- **Selected excerpt**:

• • • • • • •

S3: Storage Architecture

Designs the data platform storage layers — zones, formats, and lifecycle.

Lakehouse table format comparison:

Criterion	Apache Iceberg	Delta Lake	Apache Hudi
Multi-engine support	Strongest (Spark, Flink, Trino, Presto, Dremio, Snowflake)	Spark-native, growing (Trino, Flink via UniForm)	Spark, Flink, Presto
Best for	Multi-engine analytics, large-scale reads	Databricks ecosystem, streaming + batch	CDC-heavy workloads, record-level upserts
Hidden partitioning	Yes (partition evolution without rewrite)	No (explicit partition columns)	No (explicit partition columns)
Time travel	Snapshot-based, branch/tag support	Version-based log	Timeline-based
Compaction	Automatic + manual	Auto-optimize, Z-order	Inline + async compaction
Catalog	Nessie, Polaris, HMS, AWS Glue	Unity Catalog, HMS	HMS
Choose when	Multi-engine is priority, vendor-neutral	Databricks-centric, need Delta Sharing	Heavy CDC from transactional DBs

Decision guidance: Iceberg is the 2025-2026 momentum leader for multi-engine portability; Delta Lake for Databricks-committed shops; Hudi only for CDC-dominant workloads.

• • • • • • •

- **Entries provided**:
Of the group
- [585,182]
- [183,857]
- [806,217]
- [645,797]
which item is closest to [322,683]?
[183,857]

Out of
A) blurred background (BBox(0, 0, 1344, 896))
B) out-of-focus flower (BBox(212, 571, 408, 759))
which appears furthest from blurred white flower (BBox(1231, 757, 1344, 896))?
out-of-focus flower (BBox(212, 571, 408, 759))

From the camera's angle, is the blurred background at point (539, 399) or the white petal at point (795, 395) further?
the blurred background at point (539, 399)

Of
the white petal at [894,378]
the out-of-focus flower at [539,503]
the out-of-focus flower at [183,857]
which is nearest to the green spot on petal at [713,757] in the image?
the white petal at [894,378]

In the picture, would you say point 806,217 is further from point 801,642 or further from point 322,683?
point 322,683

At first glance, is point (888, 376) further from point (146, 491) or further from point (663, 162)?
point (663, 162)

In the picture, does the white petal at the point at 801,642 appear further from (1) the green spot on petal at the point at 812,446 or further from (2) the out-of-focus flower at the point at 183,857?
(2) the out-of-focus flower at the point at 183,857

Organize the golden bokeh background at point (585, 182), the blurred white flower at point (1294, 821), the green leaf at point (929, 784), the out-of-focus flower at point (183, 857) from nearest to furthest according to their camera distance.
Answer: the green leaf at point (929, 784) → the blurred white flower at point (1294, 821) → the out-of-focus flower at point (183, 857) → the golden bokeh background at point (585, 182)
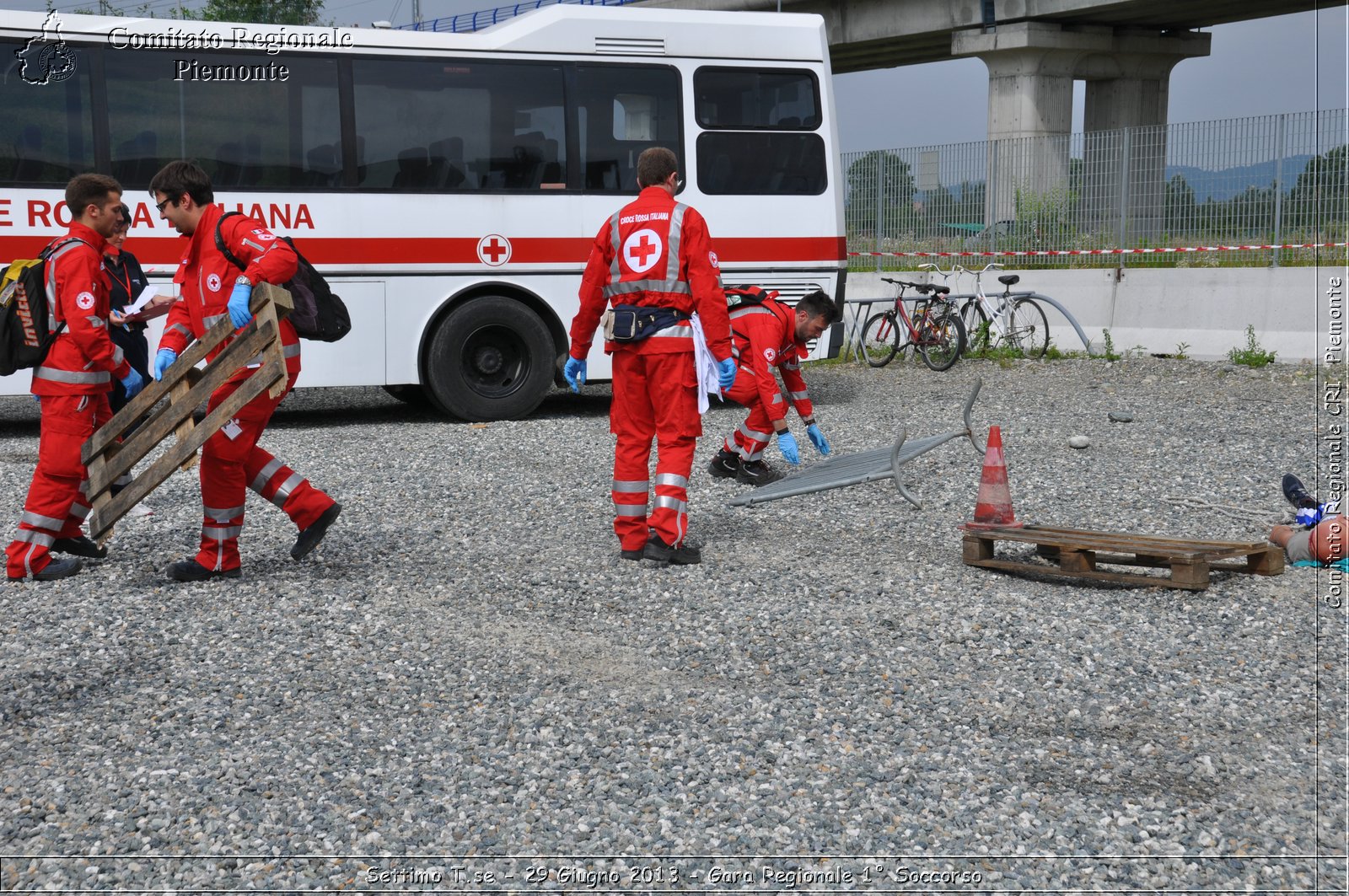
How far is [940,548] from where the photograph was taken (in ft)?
21.3

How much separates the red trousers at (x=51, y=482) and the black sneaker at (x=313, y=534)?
1087 millimetres

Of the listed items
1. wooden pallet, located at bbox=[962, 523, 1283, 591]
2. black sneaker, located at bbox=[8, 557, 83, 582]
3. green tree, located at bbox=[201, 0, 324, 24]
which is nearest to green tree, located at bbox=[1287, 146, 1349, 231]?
wooden pallet, located at bbox=[962, 523, 1283, 591]

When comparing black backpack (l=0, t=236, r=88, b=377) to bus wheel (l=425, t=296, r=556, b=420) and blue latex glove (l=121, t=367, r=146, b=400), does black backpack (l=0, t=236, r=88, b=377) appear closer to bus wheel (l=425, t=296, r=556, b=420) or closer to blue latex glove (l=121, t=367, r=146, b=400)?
blue latex glove (l=121, t=367, r=146, b=400)

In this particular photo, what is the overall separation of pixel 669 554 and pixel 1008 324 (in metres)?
11.5

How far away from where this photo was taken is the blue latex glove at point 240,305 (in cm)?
561

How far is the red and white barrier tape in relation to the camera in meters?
15.3

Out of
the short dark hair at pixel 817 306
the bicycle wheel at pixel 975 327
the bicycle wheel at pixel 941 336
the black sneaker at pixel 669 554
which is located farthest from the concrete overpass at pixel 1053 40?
the black sneaker at pixel 669 554

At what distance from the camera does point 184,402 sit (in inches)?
227

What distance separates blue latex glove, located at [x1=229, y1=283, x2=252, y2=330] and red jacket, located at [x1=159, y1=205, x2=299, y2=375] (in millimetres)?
65

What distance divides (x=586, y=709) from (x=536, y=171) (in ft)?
25.5

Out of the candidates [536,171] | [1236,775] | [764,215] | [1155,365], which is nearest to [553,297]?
[536,171]

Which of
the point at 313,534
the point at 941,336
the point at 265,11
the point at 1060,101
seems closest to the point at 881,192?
the point at 941,336

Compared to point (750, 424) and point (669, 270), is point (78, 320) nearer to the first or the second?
point (669, 270)

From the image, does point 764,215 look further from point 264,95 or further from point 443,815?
point 443,815
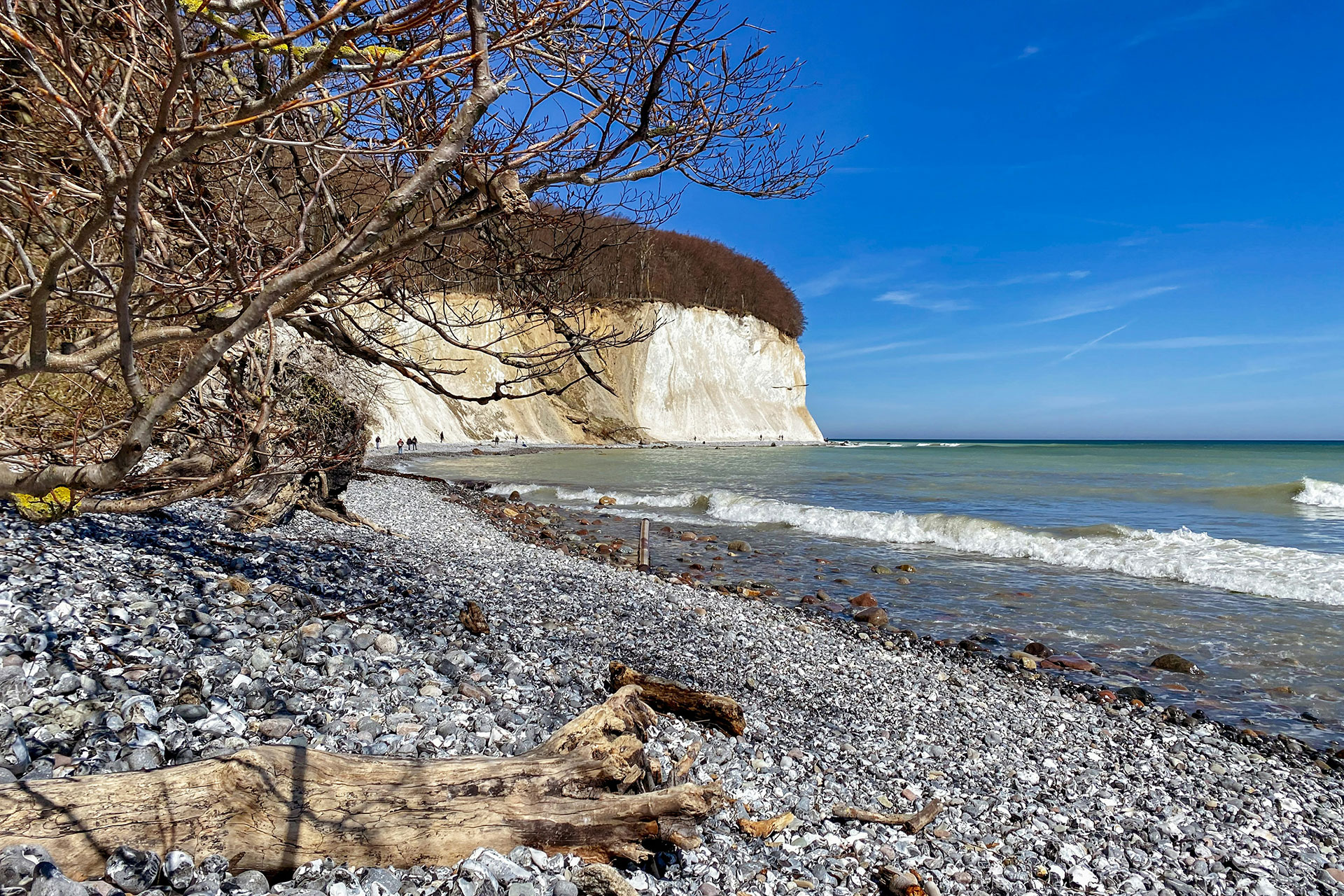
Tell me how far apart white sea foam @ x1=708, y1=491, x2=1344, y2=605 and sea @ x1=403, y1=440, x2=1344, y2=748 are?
0.05 m

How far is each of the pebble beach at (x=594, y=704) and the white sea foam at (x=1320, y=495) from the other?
25.0 m

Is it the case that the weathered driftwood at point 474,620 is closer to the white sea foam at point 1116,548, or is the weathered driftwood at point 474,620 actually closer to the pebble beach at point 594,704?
the pebble beach at point 594,704

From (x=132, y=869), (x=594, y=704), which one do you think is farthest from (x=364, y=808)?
(x=594, y=704)

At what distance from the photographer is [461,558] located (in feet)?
31.0

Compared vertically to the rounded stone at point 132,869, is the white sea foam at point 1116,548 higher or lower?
lower

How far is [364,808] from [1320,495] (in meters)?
32.6

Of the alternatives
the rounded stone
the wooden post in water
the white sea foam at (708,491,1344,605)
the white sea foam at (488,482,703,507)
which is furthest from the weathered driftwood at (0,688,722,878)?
the white sea foam at (488,482,703,507)

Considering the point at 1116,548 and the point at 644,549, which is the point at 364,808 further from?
the point at 1116,548

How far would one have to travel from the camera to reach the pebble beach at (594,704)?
2.89 meters

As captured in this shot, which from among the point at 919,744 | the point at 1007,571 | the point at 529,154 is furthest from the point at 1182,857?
the point at 1007,571

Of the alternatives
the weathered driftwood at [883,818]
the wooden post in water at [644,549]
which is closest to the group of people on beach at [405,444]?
the wooden post in water at [644,549]

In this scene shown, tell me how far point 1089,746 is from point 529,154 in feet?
19.1

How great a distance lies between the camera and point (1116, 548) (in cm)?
1362

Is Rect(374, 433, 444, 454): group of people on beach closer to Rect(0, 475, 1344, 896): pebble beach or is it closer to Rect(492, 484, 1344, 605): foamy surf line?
Rect(492, 484, 1344, 605): foamy surf line
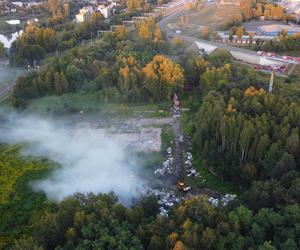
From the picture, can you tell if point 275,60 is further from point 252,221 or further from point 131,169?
point 252,221

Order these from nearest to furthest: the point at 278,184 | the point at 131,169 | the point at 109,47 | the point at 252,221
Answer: the point at 252,221 → the point at 278,184 → the point at 131,169 → the point at 109,47

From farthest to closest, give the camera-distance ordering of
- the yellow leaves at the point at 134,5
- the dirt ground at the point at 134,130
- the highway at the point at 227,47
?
the yellow leaves at the point at 134,5, the highway at the point at 227,47, the dirt ground at the point at 134,130

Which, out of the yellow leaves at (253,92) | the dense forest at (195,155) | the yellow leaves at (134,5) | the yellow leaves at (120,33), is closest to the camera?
the dense forest at (195,155)

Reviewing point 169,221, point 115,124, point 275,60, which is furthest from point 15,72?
point 169,221

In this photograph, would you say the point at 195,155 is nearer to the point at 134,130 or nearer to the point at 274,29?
the point at 134,130

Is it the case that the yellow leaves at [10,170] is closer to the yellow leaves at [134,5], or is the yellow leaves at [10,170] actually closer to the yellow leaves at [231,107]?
the yellow leaves at [231,107]

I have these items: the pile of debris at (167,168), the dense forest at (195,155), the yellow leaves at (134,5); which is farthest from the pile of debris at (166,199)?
the yellow leaves at (134,5)
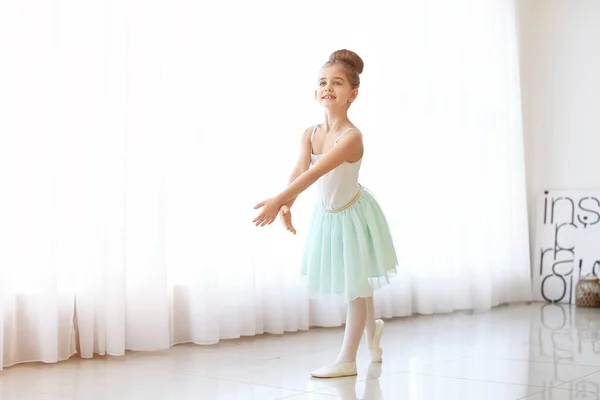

• • • • • • •

- **Problems and tasks**:
[1] In the storage architecture text, why is Apache Iceberg the format to choose when multi-engine use is the priority? Answer in one to three sentences.
[2] Reproduce the storage architecture text between "Decision guidance: Iceberg" and "for CDC-dominant workloads.", inclusive.

- **Solved problems**:
[1] The text rates Iceberg's multi-engine support as the strongest of the three formats, covering Spark, Flink, Trino, Presto, Dremio and Snowflake. Its decision guidance also calls Iceberg the 2025-2026 momentum leader for multi-engine portability.

[2]
Decision guidance: Iceberg is the 2025-2026 momentum leader for multi-engine portability; Delta Lake for Databricks-committed shops; Hudi only for CDC-dominant workloads.